I would have shown you a wonderful life, Grissom. Honestly, I would have at least tried. He had to have been thinking of Hank then, but Grissom and I were never together before that. I tried to move on, but he expected me to be there pining for him forever. It didn't matter anyway; Hank had been cheating on someone with me. Grissom has no right to be hurt, never did.
And you were lost, so you took her life. You killed them both, and now you have nothing.
He had something at one point Grissom, which is much more than you can say.
I'm still here.
Are you?
I looked at the shell of the man sitting at the table. Trying not to cry, I ran. I ran to my car and shakily drove to a bar on the outskirts of town. I've been here ever since. I had walked straight to the counter and asked for a shot of tequila or quite possibly vodka. It was too long ago to remember.
No matter what I drink, his voice still rings in my head. "I couldn't do it." He's never taken a chance in his life, why would he start now? My bitterness has pretty much set in. And as I call the bartender over, I know I'll have the hugest hangover tomorrow, but that doesn't matter right now. I still have a few good hours to drown myself in alcohol.
I lost the ability to feel anything quite a while ago, so when a few guys asked me to dance, I figured I couldn't possibly loose anything. None of them were Grissom, and all I did was ungracefully excuse myself to get more drinks. Coordination isn't a strong point when I'm drunk.
Just when I thought my day couldn't have gotten any worse, Grissom manages to walk into the same bar I'm at. What are the chances? He's probably here for the same reason I am: to get drunk, probably not to dance with random men. I've consumed enough alcohol at this point to wish him well if that was what he was going to do with his life.
He's already spotted me, but it's amazing to me he's still standing. He hasn't slept in days, even though I haven't either. I choose to stare at the glossy countertop, much like he stared reflectively at the table in the interrogation room.
"Let me call you a cab," the voice towers above me. My brain screams in protest at the noise and the notion of him doing anything for me right now.

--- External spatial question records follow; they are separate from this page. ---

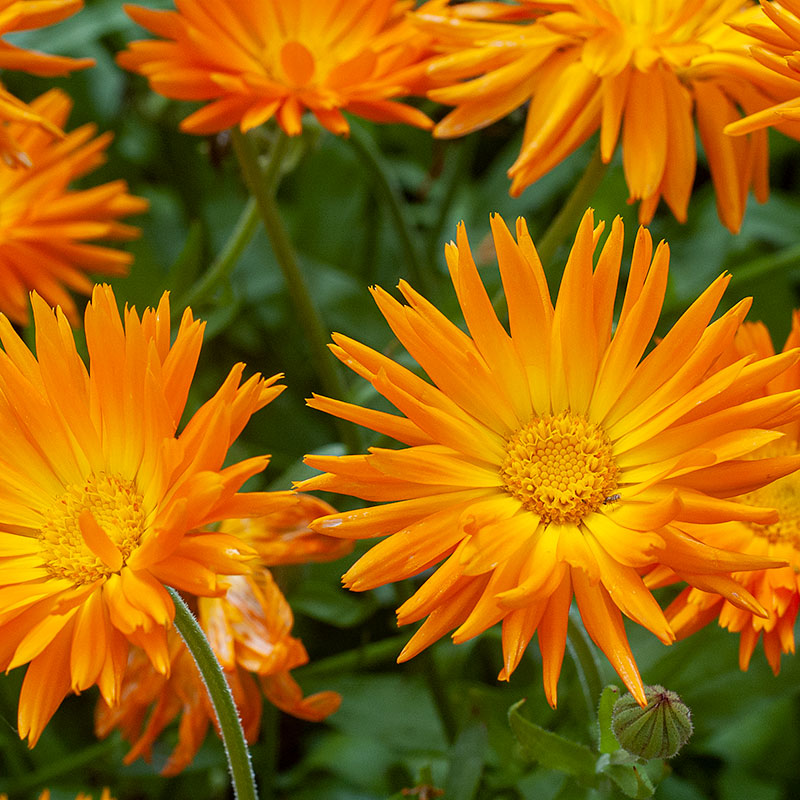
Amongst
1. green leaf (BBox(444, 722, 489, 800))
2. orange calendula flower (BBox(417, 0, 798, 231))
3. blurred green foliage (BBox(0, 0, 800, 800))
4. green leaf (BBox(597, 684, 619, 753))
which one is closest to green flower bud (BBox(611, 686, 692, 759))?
green leaf (BBox(597, 684, 619, 753))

"Okay." Although, the way he looks, he'd probably pass out first. I really shouldn't let him call me a cab, but at this point, I'm too tired to care or to argue. We head out of the bar, and all I know is that things between us will never be the same. It wasn't perfect before; but if I'm forced to leave, so be it. I'm already feeling the pain of the headache from the hangover, but it will be nothing compared to the pain of the remorse and sadness tomorrow.
The cab arrives, and we slip in. Telling the cab driver to drop me off first, Grissom gives me one of those meaningful glances I should understand, but I just stare at the city lights. The lights will fade into the morning, and all I can hope, is that he is still waiting when I wake.